*** Opening of Extracted information ***
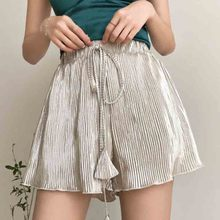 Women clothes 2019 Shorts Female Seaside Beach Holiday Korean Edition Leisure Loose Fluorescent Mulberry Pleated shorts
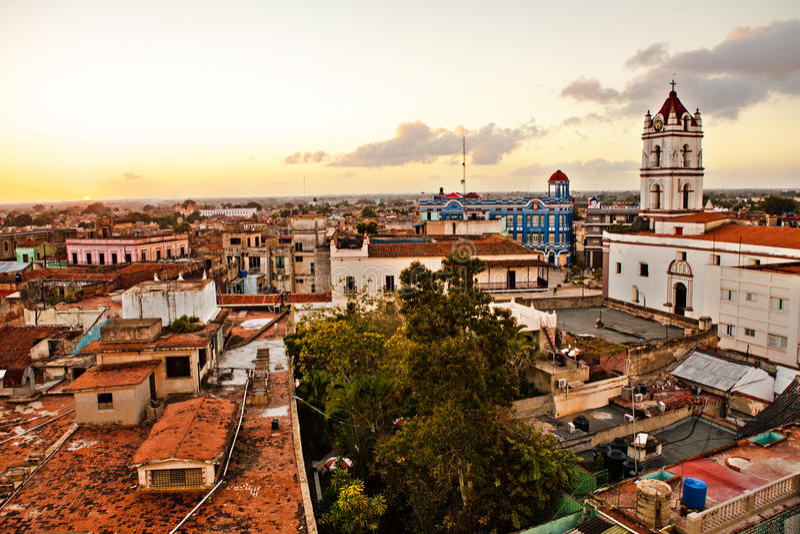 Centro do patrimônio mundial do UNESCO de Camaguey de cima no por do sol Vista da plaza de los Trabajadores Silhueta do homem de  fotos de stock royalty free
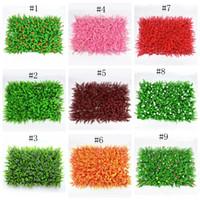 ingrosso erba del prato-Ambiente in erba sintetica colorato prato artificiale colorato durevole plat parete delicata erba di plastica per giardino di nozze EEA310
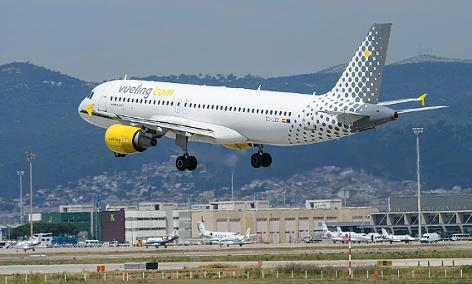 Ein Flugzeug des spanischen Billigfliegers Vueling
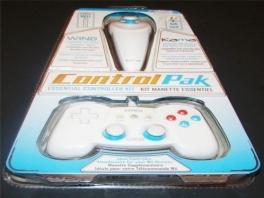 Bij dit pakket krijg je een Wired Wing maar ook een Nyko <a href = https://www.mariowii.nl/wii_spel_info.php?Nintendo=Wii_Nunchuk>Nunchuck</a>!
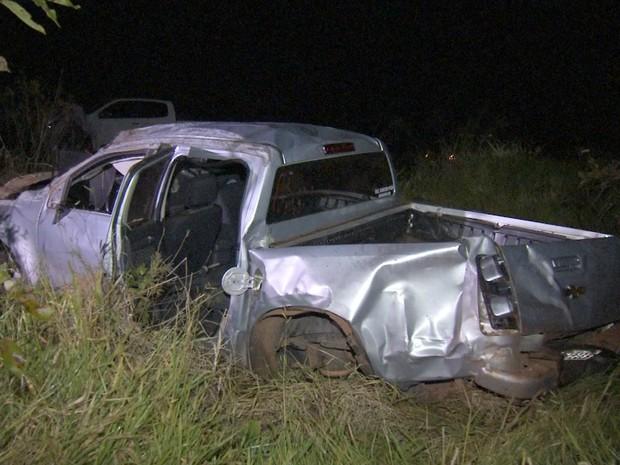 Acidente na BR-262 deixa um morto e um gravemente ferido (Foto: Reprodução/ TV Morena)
*** Close of Extracted information ***
*** Opening of Extracted information ***
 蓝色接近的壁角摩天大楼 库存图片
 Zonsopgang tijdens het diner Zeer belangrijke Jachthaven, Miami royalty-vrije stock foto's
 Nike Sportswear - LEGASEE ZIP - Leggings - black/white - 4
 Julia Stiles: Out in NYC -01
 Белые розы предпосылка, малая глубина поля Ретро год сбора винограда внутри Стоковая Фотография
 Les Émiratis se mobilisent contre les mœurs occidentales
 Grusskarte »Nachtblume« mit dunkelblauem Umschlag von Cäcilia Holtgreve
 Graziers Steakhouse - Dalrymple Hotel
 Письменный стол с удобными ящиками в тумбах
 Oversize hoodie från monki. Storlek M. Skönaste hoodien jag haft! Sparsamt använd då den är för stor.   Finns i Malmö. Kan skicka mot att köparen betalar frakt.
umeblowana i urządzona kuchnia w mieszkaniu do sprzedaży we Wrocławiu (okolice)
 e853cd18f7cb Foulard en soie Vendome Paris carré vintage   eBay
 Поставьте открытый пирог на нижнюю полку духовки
*** Close of Extracted information ***
Directions = From the entries above, write out only the lines starting at the line that holds "Письменный стол с удобными ящиками в тумбах" and ending at the line that holds "Поставьте открытый пирог", keeping both and matching them exactly.

Completed task =
 Письменный стол с удобными ящиками в тумбах
 Oversize hoodie från monki. Storlek M. Skönaste hoodien jag haft! Sparsamt använd då den är för stor.   Finns i Malmö. Kan skicka mot att köparen betalar frakt.
umeblowana i urządzona kuchnia w mieszkaniu do sprzedaży we Wrocławiu (okolice)
 e853cd18f7cb Foulard en soie Vendome Paris carré vintage   eBay
 Поставьте открытый пирог на нижнюю полку духовки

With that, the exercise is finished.